I am obsessed with the Tudors. Not the Showtime series that makes me want to take Jonathan Rhys Meyers and do naughty things with him all while telling him how historically inaccurate his show is. No, the history, the drama that was Henry VIII, his wives, his parents...the whole story.

My obsession started with a healthy respect for Elizabeth I. Yes, she was the beginning of English Imperialism, and thus perhaps responsible for some very reprehensible history, but she was an amazing woman, nonetheless. She did not bow to the church or to a husband as so many women of her era would have, and as indeed, her sister before her did. She sacrificed the comfort of family and children to rule as she saw fit. She was ages ahead of her time in terms of feminist ideals.

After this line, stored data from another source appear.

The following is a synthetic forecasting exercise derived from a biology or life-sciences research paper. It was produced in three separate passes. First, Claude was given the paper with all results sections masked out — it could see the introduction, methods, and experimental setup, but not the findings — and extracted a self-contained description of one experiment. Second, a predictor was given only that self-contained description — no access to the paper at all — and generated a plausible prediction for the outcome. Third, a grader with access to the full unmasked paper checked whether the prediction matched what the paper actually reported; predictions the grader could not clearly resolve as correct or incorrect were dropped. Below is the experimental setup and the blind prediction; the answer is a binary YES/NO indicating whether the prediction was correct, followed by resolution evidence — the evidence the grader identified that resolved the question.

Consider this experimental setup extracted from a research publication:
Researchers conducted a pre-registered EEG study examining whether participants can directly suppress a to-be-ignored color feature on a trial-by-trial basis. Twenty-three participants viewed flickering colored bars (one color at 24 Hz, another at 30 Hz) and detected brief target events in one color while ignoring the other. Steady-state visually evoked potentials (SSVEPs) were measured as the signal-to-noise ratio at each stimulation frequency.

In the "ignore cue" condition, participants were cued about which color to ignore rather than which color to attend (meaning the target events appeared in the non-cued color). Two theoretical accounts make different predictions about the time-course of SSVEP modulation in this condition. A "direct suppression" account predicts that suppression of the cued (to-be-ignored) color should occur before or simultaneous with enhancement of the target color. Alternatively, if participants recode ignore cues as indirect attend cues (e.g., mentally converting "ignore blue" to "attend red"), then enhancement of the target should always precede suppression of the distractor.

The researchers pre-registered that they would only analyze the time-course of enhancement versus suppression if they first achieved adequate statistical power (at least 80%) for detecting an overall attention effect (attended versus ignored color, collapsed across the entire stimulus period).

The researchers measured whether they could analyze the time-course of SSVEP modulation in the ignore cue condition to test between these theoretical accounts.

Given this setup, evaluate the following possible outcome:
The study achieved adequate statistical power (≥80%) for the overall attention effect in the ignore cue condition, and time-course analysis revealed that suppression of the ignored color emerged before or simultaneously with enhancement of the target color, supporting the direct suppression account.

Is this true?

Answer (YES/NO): NO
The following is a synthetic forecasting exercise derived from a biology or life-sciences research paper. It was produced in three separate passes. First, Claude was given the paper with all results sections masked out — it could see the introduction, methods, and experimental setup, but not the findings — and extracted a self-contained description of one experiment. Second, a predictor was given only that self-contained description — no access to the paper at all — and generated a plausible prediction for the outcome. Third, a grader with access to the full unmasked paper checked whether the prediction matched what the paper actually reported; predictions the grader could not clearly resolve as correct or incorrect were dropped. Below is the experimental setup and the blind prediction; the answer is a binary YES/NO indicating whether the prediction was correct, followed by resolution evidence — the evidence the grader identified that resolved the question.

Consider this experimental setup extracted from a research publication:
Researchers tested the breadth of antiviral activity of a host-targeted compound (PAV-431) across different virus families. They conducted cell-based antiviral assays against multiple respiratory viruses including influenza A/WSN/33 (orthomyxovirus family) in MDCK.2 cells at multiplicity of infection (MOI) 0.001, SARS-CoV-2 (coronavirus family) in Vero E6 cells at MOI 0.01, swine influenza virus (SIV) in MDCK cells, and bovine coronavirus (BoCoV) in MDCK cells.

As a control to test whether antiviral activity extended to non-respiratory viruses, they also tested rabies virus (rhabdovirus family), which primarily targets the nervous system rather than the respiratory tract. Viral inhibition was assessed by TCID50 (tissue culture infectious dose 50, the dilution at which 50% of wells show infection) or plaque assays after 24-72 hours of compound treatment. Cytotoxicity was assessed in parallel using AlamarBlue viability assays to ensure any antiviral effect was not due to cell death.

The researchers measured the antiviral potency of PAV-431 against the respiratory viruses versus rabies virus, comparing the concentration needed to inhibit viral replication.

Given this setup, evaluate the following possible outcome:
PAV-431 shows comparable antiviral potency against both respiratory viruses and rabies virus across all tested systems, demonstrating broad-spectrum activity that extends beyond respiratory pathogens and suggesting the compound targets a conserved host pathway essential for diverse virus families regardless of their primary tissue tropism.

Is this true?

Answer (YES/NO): NO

I've spent hours reading history and learning as much as I can about the players in this drama. It is such a fascinating story, such compelling reading. Henry VIII has this iconic standing, and is considered to be one of England's greatest monarchs, which puzzles me endlessly. The evolution of Henry, from sheltered, spoiled second son, to spoiled heir apparent, to newly emancipated monarch coming out of the shelter of his father and grandmother is fascinating. If he had stayed the kind of man he was when he honored his betrothal to Katherine of Aragon, I could see making the case for him as a great king. As a young king, he was concerned about his people, strong in his faith, desirous of governing his people in a humane way, allowing for justice to prevail. But, over time, he became a monstrosity, both physically and psychologically. His reformation of the church was little more than thievery. He twisted the law to define justice as his whim. He persecuted anyone who dared utter an opinion different from his own. This is hardly the kind of man one wants to call a great leader, and when you evaluate him on a human level, his relationships with the people he loved personally make him even more monstrous. Yes, there is the execution of two "beloved" wives, but while that's sickening, it is his execution of his dearest friends that show him as the monster he was. In modern times, he'd be sitting in a prison cell, accused of serial murder, and yet historians want to hang this title of "greatest monarch" on him.

I spend an inordinate amount of time imagining what it must have been like to be one of his wives, the terror that must have lurked in the back of the mind of each woman who knew what he had done to his first and second wife. How could you slip into bed beside this man knowing that if his eye wandered to one of your friends you could be exiled from friends and family at best and imprisoned and murdered at worst? How could a mother or a father stand and watch this man court a daughter knowing the danger inherent in the situation?

I could go on and on when it comes to Tudor history (and I will at the slightest provocation). Every time you think you understand all the undercurrents of politics and religion and intrigue, there is something new to discover, a new element to consider. It makes today's politics seem so dry, so tame. I tell you, if this was the kind of history they'd taught while I was in school, I'd have never missed a day.